Really, unless you know the bristles on any two brushes come from the same animal and were processed identically, you're starting off handicapped. To compound that, I'd assume anybody doing this "for fun" is going to use old brushes, and not buy new ones just for this. As such, the history of the brush would impact the bristles' ability to absorb/dry from one brush to the next. At a really drilled-down level of detail, you can't get exactly duplicated test beds.
The only way to do this right is going to start with somebody going out and shavin' their own hog.

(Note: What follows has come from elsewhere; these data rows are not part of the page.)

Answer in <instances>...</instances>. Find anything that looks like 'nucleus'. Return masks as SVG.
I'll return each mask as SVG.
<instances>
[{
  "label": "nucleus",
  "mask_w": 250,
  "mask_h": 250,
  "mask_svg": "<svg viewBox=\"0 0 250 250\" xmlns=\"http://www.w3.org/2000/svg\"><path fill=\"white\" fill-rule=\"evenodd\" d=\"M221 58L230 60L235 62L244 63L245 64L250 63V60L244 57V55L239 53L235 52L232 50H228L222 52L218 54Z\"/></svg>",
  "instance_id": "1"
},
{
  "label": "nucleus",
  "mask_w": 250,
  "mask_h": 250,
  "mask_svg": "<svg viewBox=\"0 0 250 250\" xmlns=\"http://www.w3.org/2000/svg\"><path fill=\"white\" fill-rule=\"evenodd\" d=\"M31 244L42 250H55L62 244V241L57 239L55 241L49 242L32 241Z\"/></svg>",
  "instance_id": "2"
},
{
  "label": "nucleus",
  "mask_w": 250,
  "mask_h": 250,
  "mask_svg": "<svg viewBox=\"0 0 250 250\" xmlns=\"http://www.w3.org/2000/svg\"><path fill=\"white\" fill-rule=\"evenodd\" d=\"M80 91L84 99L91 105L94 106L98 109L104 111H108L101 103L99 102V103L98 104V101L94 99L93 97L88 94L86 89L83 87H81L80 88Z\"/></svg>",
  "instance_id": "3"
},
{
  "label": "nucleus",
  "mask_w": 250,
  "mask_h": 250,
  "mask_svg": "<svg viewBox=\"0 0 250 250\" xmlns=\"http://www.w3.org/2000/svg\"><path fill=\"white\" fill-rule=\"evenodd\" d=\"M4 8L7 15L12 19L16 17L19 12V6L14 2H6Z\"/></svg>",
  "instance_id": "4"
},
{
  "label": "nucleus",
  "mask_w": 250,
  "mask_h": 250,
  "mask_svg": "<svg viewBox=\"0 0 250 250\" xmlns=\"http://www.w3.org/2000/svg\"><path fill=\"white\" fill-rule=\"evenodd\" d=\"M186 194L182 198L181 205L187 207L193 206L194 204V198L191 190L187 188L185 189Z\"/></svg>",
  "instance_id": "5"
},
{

I would only use different brushes for comparing natural hair (boar) to synthetic hair. I should have made that clear. I wouldn't use two brushes of the same model. Also, I should have mentioned that I have a humidity and temperature monitor, so I'd put that nearby the brush and record the readings when I'd make the mass measurements. You might have a point about new versus old brushes. My synthetic brush is new, hardly used, and my boar brush is old, having been used for over ten months of nearly daily use, so it has a lot of bent and broken hairs. These are two very different setups. When coupled with "maximally wet" and "minimally wet" and hanging vs. standing at the start of drying, that would be a good test matrix of 2 * 2 * 2 = 8 combinations, I think. I'm not promising that I'll do these experiments, but I'm saying that I might do it, and if I do, this is how I'd do it.